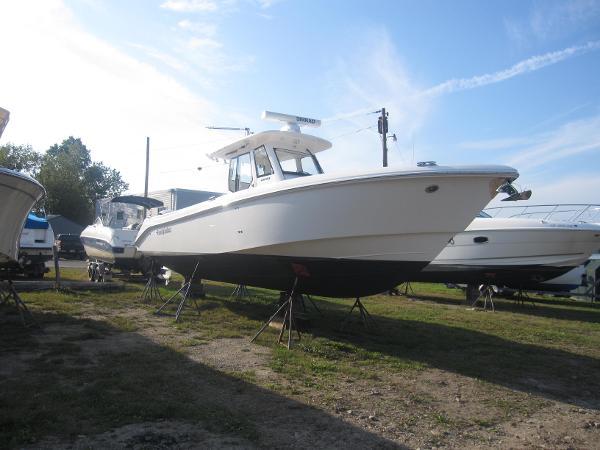 Everglades 325 Pilot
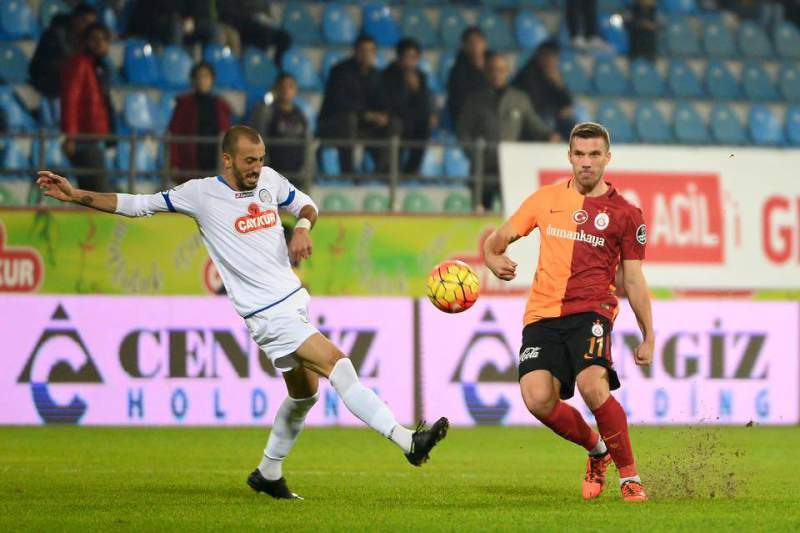 Galatasaray perdeu com o Rizespor nos descontos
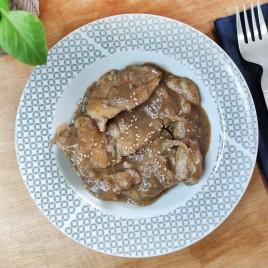 Contramuslo de pollo con salsa de setas
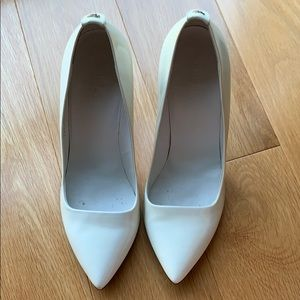 Gucci white patent pumps -worn once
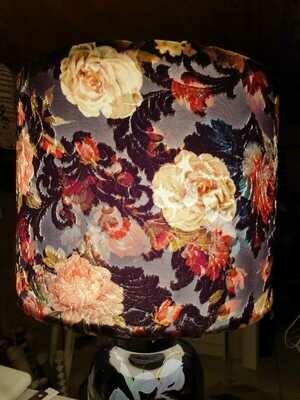 Lampe abat-jour cylindre rigide velours fleurs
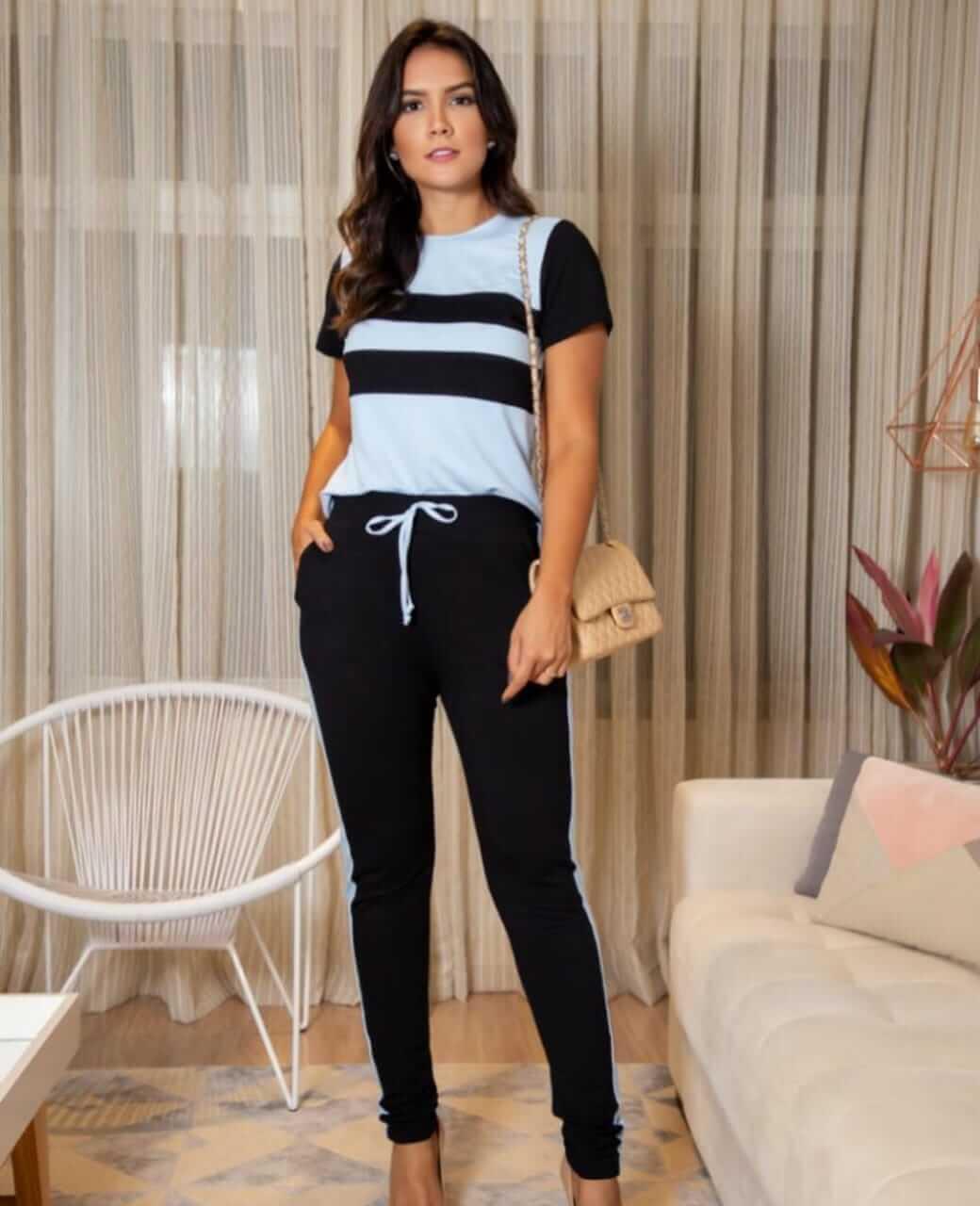 Conjunto de calca e blusa com listras em moletinho com elastano
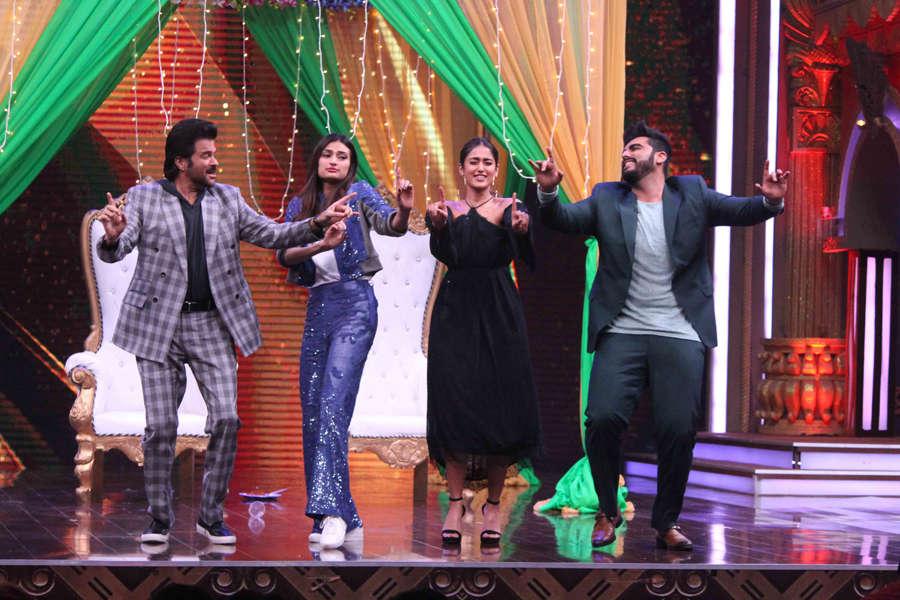 Anil Kapoor, Athiya Shetty, Ileana D'Cruz and Arjun Kapoor dancing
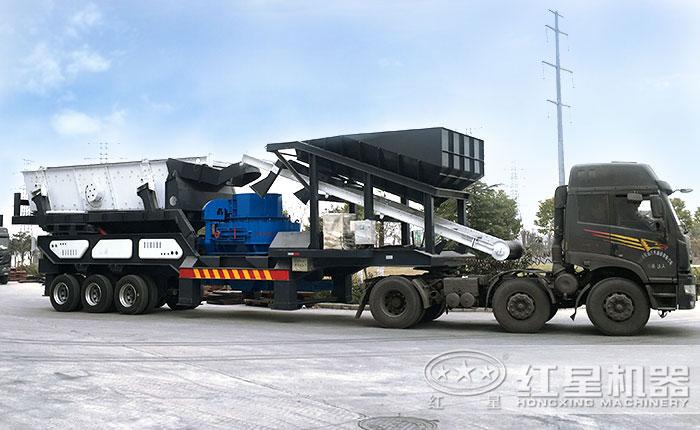 小型移动一体式制砂机车头牵引下开着走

==*==

* EXERCISE INSTRUCTIONS: Ignoring the pictures, write out word for word the lines from the line containing "Lampe abat-jour cylindre" through the end of the material above.

* RESPONSE TO THE TASK:
 Lampe abat-jour cylindre rigide velours fleurs
 Conjunto de calca e blusa com listras em moletinho com elastano
 Anil Kapoor, Athiya Shetty, Ileana D'Cruz and Arjun Kapoor dancing
 小型移动一体式制砂机车头牵引下开着走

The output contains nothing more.